• What is being asked: Return the records exactly, keeping every line as it is.

• Provided information:
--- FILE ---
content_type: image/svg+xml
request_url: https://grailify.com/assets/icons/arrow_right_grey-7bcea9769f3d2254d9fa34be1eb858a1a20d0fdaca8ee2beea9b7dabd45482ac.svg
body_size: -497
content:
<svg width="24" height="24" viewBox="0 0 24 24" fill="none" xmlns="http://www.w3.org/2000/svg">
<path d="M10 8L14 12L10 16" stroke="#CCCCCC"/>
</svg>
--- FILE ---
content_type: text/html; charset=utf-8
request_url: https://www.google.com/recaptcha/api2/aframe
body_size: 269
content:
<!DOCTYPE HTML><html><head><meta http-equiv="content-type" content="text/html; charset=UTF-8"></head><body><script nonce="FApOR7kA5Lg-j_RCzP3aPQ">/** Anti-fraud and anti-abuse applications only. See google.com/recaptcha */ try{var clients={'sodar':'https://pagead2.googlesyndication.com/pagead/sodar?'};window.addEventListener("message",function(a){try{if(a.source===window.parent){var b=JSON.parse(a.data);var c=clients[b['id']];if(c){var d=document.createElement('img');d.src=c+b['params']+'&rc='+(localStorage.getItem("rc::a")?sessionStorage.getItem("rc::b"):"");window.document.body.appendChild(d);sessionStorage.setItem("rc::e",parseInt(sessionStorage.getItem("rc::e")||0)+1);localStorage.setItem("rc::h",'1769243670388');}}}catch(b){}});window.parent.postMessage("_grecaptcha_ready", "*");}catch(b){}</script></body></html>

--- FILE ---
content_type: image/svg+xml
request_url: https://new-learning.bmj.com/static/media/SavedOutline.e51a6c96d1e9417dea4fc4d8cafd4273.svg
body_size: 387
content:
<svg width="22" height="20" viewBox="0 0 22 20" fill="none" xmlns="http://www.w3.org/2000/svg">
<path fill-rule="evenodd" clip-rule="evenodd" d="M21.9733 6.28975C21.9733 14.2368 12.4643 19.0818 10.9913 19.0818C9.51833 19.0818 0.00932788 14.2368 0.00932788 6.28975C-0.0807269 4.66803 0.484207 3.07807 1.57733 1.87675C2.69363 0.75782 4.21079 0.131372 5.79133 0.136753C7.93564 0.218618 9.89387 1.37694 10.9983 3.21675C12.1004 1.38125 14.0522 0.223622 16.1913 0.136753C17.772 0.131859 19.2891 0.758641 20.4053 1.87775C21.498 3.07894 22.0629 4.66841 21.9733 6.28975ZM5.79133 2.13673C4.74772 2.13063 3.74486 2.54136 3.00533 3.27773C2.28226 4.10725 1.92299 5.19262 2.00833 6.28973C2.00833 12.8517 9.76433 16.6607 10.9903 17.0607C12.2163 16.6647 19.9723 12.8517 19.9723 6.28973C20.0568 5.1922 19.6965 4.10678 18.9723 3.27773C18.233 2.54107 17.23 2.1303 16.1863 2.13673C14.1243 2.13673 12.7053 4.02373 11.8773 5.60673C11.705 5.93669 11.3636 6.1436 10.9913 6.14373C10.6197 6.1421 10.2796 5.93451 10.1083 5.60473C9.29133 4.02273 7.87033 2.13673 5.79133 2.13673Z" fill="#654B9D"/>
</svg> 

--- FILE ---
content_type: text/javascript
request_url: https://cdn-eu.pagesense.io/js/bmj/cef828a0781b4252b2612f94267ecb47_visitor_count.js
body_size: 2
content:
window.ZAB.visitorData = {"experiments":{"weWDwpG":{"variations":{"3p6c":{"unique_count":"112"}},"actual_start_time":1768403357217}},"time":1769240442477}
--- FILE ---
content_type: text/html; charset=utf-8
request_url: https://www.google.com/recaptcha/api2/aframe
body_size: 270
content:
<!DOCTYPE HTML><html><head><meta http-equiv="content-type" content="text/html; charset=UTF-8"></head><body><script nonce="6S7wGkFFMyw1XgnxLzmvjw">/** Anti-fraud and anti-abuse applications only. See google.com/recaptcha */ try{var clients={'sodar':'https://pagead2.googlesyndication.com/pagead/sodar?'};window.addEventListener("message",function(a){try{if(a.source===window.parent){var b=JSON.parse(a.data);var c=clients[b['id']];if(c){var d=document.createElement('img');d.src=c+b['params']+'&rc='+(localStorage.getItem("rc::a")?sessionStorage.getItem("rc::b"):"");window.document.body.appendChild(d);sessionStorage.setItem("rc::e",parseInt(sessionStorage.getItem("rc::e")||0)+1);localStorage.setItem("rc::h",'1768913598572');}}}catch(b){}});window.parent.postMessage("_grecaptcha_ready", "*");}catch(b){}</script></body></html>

• Answer to the exercise:
--- FILE ---
content_type: image/svg+xml
request_url: https://grailify.com/assets/icons/arrow_right_grey-7bcea9769f3d2254d9fa34be1eb858a1a20d0fdaca8ee2beea9b7dabd45482ac.svg
body_size: -497
content:
<svg width="24" height="24" viewBox="0 0 24 24" fill="none" xmlns="http://www.w3.org/2000/svg">
<path d="M10 8L14 12L10 16" stroke="#CCCCCC"/>
</svg>
--- FILE ---
content_type: text/html; charset=utf-8
request_url: https://www.google.com/recaptcha/api2/aframe
body_size: 269
content:
<!DOCTYPE HTML><html><head><meta http-equiv="content-type" content="text/html; charset=UTF-8"></head><body><script nonce="FApOR7kA5Lg-j_RCzP3aPQ">/** Anti-fraud and anti-abuse applications only. See google.com/recaptcha */ try{var clients={'sodar':'https://pagead2.googlesyndication.com/pagead/sodar?'};window.addEventListener("message",function(a){try{if(a.source===window.parent){var b=JSON.parse(a.data);var c=clients[b['id']];if(c){var d=document.createElement('img');d.src=c+b['params']+'&rc='+(localStorage.getItem("rc::a")?sessionStorage.getItem("rc::b"):"");window.document.body.appendChild(d);sessionStorage.setItem("rc::e",parseInt(sessionStorage.getItem("rc::e")||0)+1);localStorage.setItem("rc::h",'1769243670388');}}}catch(b){}});window.parent.postMessage("_grecaptcha_ready", "*");}catch(b){}</script></body></html>

--- FILE ---
content_type: image/svg+xml
request_url: https://new-learning.bmj.com/static/media/SavedOutline.e51a6c96d1e9417dea4fc4d8cafd4273.svg
body_size: 387
content:
<svg width="22" height="20" viewBox="0 0 22 20" fill="none" xmlns="http://www.w3.org/2000/svg">
<path fill-rule="evenodd" clip-rule="evenodd" d="M21.9733 6.28975C21.9733 14.2368 12.4643 19.0818 10.9913 19.0818C9.51833 19.0818 0.00932788 14.2368 0.00932788 6.28975C-0.0807269 4.66803 0.484207 3.07807 1.57733 1.87675C2.69363 0.75782 4.21079 0.131372 5.79133 0.136753C7.93564 0.218618 9.89387 1.37694 10.9983 3.21675C12.1004 1.38125 14.0522 0.223622 16.1913 0.136753C17.772 0.131859 19.2891 0.758641 20.4053 1.87775C21.498 3.07894 22.0629 4.66841 21.9733 6.28975ZM5.79133 2.13673C4.74772 2.13063 3.74486 2.54136 3.00533 3.27773C2.28226 4.10725 1.92299 5.19262 2.00833 6.28973C2.00833 12.8517 9.76433 16.6607 10.9903 17.0607C12.2163 16.6647 19.9723 12.8517 19.9723 6.28973C20.0568 5.1922 19.6965 4.10678 18.9723 3.27773C18.233 2.54107 17.23 2.1303 16.1863 2.13673C14.1243 2.13673 12.7053 4.02373 11.8773 5.60673C11.705 5.93669 11.3636 6.1436 10.9913 6.14373C10.6197 6.1421 10.2796 5.93451 10.1083 5.60473C9.29133 4.02273 7.87033 2.13673 5.79133 2.13673Z" fill="#654B9D"/>
</svg> 

--- FILE ---
content_type: text/javascript
request_url: https://cdn-eu.pagesense.io/js/bmj/cef828a0781b4252b2612f94267ecb47_visitor_count.js
body_size: 2
content:
window.ZAB.visitorData = {"experiments":{"weWDwpG":{"variations":{"3p6c":{"unique_count":"112"}},"actual_start_time":1768403357217}},"time":1769240442477}
--- FILE ---
content_type: text/html; charset=utf-8
request_url: https://www.google.com/recaptcha/api2/aframe
body_size: 270
content:
<!DOCTYPE HTML><html><head><meta http-equiv="content-type" content="text/html; charset=UTF-8"></head><body><script nonce="6S7wGkFFMyw1XgnxLzmvjw">/** Anti-fraud and anti-abuse applications only. See google.com/recaptcha */ try{var clients={'sodar':'https://pagead2.googlesyndication.com/pagead/sodar?'};window.addEventListener("message",function(a){try{if(a.source===window.parent){var b=JSON.parse(a.data);var c=clients[b['id']];if(c){var d=document.createElement('img');d.src=c+b['params']+'&rc='+(localStorage.getItem("rc::a")?sessionStorage.getItem("rc::b"):"");window.document.body.appendChild(d);sessionStorage.setItem("rc::e",parseInt(sessionStorage.getItem("rc::e")||0)+1);localStorage.setItem("rc::h",'1768913598572');}}}catch(b){}});window.parent.postMessage("_grecaptcha_ready", "*");}catch(b){}</script></body></html>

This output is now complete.